In 2022 the 104th PGA Championship is scheduled to be held at Trump National Golf Club Bedminster in New Jersey. Given the harrowing events of this week in Washington, DC the game and industry of golf are confronted with a moral, cultural (and for the PGA of America) a financial dilemma and an opportunity.
Golf has always prided itself as “a gentleman’s game”. Unfortunately, as participation has declined steadily during the past 20 years golf course facilities have closed at an alarming rate. The game has failed to effectively reach out to and attract replacements for those leaving the game in favor of more culturally diverse activities. Golf is perceived by “The 3 M’s” (Millennials, Minorities and Moms) as a game for “rich white guys”. 4 years ago, when asked at the PGA Show why none of his friends played golf, my (then) 19 year old college freshman son replied “because of the suits upstairs”. This is a problem hindering the growth of golf. If they are mandated to wear khakis and white golf shirts, and leave their cell phones at home they’re not interested.
As we embark on the new year, some will say that golf had a great year in 2020. That’s true (to some degree). Rounds were up, many clubs reported increased membership and golf proved itself to be a compatible activity with social distancing in the COVID era. It was also still tough on many facilities who saw their ancillary revenues (Food & Beverage, Events, etc.) decline precipitously. Overall revenues in 2020 were mixed, despite the increases in play, based on a brief survey we took compared to 2019. We all only hope that the spike in participation is sustainable, saving some courses from becoming housing developments and spurring growth. Golf (like society) in 2020 saw increased scrutiny on the social sensitivities of club names and logos. This trend is not likely to subside.
As a self-described “gentleman’s game” one would think that the actions of Donald Trump earlier this week which clearly incited the violent insurrection at the US Capitol that the golf “establishment” would be quick to condemn his behavior. So far, “crickets”.

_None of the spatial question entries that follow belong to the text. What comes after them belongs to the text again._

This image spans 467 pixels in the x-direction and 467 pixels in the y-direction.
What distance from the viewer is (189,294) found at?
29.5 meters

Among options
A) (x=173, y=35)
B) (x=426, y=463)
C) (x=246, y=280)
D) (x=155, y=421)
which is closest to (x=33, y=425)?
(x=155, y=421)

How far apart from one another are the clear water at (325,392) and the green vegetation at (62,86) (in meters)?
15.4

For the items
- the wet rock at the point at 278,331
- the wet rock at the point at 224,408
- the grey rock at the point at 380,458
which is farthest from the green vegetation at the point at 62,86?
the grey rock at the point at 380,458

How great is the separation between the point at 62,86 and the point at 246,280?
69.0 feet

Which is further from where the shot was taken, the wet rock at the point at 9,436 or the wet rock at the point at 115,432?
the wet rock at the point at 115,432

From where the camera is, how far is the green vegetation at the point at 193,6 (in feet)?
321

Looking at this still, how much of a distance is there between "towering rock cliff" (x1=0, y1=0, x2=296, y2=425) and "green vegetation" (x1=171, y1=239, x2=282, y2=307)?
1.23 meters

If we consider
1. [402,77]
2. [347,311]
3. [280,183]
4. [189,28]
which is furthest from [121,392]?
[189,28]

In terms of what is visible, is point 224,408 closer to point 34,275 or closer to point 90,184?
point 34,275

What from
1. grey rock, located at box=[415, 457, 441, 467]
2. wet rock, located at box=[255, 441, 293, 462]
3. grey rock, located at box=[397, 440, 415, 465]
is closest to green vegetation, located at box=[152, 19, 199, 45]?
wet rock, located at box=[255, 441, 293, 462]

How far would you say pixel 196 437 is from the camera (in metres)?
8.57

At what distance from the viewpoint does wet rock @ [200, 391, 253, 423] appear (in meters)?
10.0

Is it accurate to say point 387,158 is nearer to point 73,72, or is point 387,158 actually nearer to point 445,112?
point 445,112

As I have written on numerous occasions about golf’s “culture”, I see now both a dilemma and opportunity for the game. The dilemma, at this point is mostly (but not entirely) focused on the PGA of America. Is it morally, socially or culturally intelligent, or even acceptable to hold one of golf’s four “major” championships at a venue owned by an individual who has not only incited violence on our institutions of democracy, but waged a 4 year war on just those segments of the population that golf needs to grow (The 3 M’s)? Donald Trump has stated that golf should be “aspirational”.
His behavior would discourage any of the groups we need to reach from pursuing the game. Off the course, he denigrates women, minorities and others. On the course, he’s known to cheat, abuse the golf course and completely disregard other players. Not very “gentlemanly”.
Golf’s (and the PGA’s) opportunity is to reject this behavior in favor of the long held traditions of the game we all hold so dear of sportsmanship and respect for other players and the golf course.
We are a game where players call penalties not so much on each other as we do on ourselves. We accept the results, shake hands (or fist bump) and go have a drink. One of the great images in professional golf is players remaining onsite to congratulate the winner. Donald Trump’s actions of late not only inciting violence but otherwise seeking to undermine a free and fair election, with no evidence of the fraud he claims are contrary to the culture of golf. The PGA of America, with a checkered past in areas of diversity says “we make golf a better game”. Prove it.
I join the broad call for the PGA of America to relocate the 2022 PGA Championship. Yes, it may cost them a few bucks, but the moral and cultural benefits would send a loud statement to those golf needs to reach for growth that we are a welcoming game for everyone. My mother always said “turn a lemon into lemonade”. This is golf’s opportunity. Like the USGA says, do it “for the good of the game”.